Second, former Pfizer exec Stephen Williams, now with a new firm he founded called Decisionability, offered an interesting solution to the rising reimbursement risks – securitizing them in much the same way private equity firms and royalty buyers have learned to securitize drug-development programs. Instead of packaging development-stage products into tradeable securities (e.g., Morgan Stanley’s Pharmaceutical Royalty Monetization Assets—click here for more on just how clever the financial community can be), theoretically one could bundle approved products into packages that could cut a sponsor’s risk of reimbursement problems and permit investors to share in the upside of a positive outcome.

But drug companies also need to figure out ways of cutting reimbursement risk without turning to Wall Street. And one very practical solution is to start exploring how to create at least two formulations, one Part D and one Part B, for a molecule entering development (it’s a point we’ve mentioned before—here for example). That means exploring how a small-molecule headed for Part D might be useful in an IV infusion…and doing so at the earliest stages of planning for proof-of-concept. Take those biotechs, for example, developing small-molecule therapies for cancer or as replacements for niche drugs in orphan diseases, like lysosomal storage disorders: oral is convenient, sure. But IV can have both therapeutic and reimbursement advantages, too.

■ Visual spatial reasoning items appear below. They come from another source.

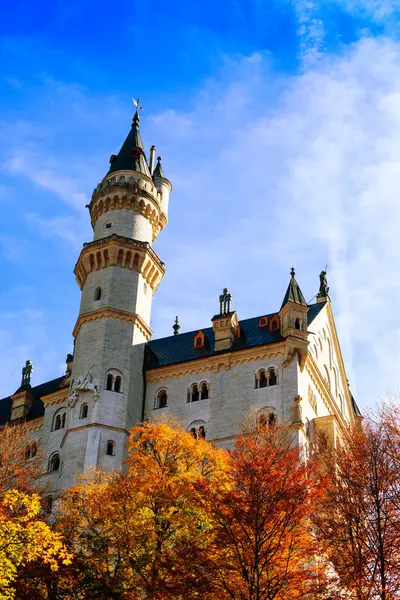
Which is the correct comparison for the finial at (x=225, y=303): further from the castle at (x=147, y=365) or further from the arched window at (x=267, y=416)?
the arched window at (x=267, y=416)

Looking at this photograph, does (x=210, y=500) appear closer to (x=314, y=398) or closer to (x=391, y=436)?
(x=391, y=436)

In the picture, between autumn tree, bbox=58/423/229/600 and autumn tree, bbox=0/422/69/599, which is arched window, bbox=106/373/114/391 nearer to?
autumn tree, bbox=58/423/229/600

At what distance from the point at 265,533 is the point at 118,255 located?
105 feet

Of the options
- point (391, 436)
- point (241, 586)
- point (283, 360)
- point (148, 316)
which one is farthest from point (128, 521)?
point (148, 316)

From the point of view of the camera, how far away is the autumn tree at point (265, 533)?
30.2 m

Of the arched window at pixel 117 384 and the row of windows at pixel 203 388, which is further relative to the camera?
the arched window at pixel 117 384

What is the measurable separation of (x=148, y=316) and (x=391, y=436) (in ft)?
85.5

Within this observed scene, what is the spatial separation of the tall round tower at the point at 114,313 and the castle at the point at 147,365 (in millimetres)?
83

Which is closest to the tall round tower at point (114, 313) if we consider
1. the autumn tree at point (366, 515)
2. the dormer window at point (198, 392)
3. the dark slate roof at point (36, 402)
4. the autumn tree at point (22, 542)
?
the dormer window at point (198, 392)

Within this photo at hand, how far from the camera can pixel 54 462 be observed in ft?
184

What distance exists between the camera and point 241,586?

It’s reimbursement-oriented portfolio management – and it’s why R&D executives need to be au courant on the challenges their commercial colleagues face with payors (and why the marketing guys should focus on more than just market size when they kibbitz on drug development issues).

Final suggestion: there were roughly 200 attendees at the FDA/CMS Summit. More than half were the drug companies’ policy mavens. It’s clear, at least to this blogger, that what was once inside-the-beltway wonk material is now central to financial and drug-development strategy. If senior marketing, finance and R&D execs are leaving this stuff to their Washington groups, they’re leaving themselves wide open to the competitors who aren’t.